Here we go again and this week it’s only apt that we continue to spread the Scorpions’ feelgood factor in our regular look at our favourite records from the late 80s and early 90s – and their modern-day rivals for our affections.
Now: 2007 Humanity: Hour 1 (BMG) sees a bunch of old blokes with a huge back catalogue prove there’s still a sting in the tail of the Scorpions.
In an age when the concept record is suddenly cool again our favourite Tuetonic terrors get their teeth into 12 typically emotive slabs of melodic rock and leave fans gripped from start to finish.
The Scorpions, of course, have always had a social conscience and whether they’re whistling about the fall of Communism or taking a serious look at our global future they manage to do so with a certain panache. And this outstanding record is chock full of enough hook-laden tunes to ensure there’s no need to buy into the full concept every time.
We Were Born To Fly and You’re Lovin’ Me To Death are deliciously Scorpions as Klaus Meine stands toe-to-toe with fellow veteran crooners David Coverdale and Joe Lynn Turner in the battle for vocal supremacy. This is a record to impress the band’s 70s die-hards, their 80s fanatics and the Johnny-come-latelies of the Wind Of Change-era 90s.
More significantly it proves there is a place for the Scorpions almost a decade into the 21st century – even if an often sobering album suggests that place is going to pot.

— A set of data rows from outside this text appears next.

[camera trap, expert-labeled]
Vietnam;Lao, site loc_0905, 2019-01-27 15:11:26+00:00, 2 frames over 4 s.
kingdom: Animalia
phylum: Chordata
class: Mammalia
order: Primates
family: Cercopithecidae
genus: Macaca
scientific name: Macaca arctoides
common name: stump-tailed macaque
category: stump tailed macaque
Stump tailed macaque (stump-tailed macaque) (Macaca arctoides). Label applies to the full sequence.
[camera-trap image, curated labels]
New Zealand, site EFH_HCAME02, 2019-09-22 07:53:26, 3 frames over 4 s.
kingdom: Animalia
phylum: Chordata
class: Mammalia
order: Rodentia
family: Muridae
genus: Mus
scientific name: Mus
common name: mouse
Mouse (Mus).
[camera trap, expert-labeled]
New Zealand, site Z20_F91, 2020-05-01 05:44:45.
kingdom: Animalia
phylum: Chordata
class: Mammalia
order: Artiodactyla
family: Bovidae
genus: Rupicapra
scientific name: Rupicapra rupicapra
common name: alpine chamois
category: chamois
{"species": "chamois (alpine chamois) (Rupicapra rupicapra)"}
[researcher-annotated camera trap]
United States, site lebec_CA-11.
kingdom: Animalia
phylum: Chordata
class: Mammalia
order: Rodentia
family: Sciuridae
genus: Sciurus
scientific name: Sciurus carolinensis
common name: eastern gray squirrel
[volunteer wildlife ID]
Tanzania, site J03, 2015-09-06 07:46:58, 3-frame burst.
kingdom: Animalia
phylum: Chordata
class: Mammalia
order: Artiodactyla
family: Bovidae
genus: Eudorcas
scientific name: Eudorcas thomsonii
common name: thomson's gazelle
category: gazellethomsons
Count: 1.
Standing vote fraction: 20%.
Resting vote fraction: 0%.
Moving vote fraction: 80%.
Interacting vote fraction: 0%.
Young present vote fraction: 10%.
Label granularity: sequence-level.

rushonrock rated: 8/10 Scorp Blimey!
…And Then: 1990 Crazy World (Mercury) is the ballad-packed smash hit record which secured the Scorpions a new global fan base on the back of a classic song with a whistled melody.
Wind Of Change is, to this day, the one song music fans will point to when asked to name a tune by Germany’s biggest-selling rock band. And yet Send Me An Angel, from the same album, is the superior lighter-waving anthem – even if it lacks Klaus Meine’s pursed lips and a political message.
At a time when hair metal ruled, this Keith Olsen-produced opus was up there alongside anything Def Leppard, Whitesnake, Motley Crue or Aerosmith could manage. The ballads aside there were enough formulaic Scorpions rockers to keep the band’s increasingly disbelieving fan base at bay – although there is no doubt this album divided opinion right down the middle.
For those of us who like our production slick, our choruses big and our guitar solos crisp and catchy there’s an argument to say this is the best thing the Scorpions ever did. But it’s no surprise that a band rooted in superior late 70s/early 80s melodic rock was able to rise to the challenge of the MTV generation and lay down their own marker in an era when looks weren’t everything.